I would like to be able to compare the maximal cliques of two graphs G and H, in the networkX library, and store the maximal cliques of G which are not maximal cliques in H as a set (i.e., having no duplicates).
This is the code I am working with, but when running this I get an error
max_cliques_H = set(nx.find_cliques(H)) ^^^^^^^^^^^^^^^^^^^^^^^ TypeError: unhashable type: 'list'
Any help is appreciated!
import networkx as nx
# Create graph G and H
G = nx.complete_graph(5)
H = nx.complete_graph(7)
# Find all maximal cliques in G
max_cliques_G = list(nx.find_cliques(G))
# Find all maximal cliques in H
max_cliques_H = set(nx.find_cliques(H))
# Initialize an empty set to store cliques that are not in H
not_in_H = set()
# Iterate over all maximal cliques in G
for clique_G in max_cliques_G:
# Check if the clique from G is not a maximal clique in H
if clique_G not in max_cliques_H:
not_in_H.add(clique_G)
print(f"Cliques that are not in H : {not_in_H}")

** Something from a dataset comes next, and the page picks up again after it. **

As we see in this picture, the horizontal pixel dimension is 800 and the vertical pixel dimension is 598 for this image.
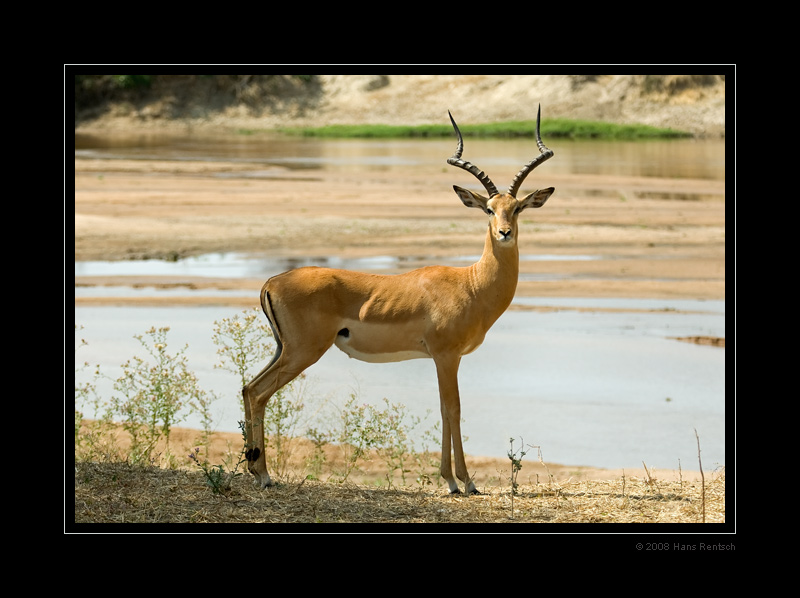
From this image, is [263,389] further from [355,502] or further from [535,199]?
[535,199]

I've tried to write a program that will perform the specified operation, and I was expecting to get a set (i.e., with no duplicates) of maximal cliques in G which are not maximal cliques in H, but instead I got an error.
EDIT I realized my example is not good, since the complete graph on 5 vertices is a subgraph of the complete graph on 7 vertices. I think if you swap G and H then my question makes more sense, though in general I want to compare graphs with the same vertex set but different edges. At amy rate, I still get the unhashable list error.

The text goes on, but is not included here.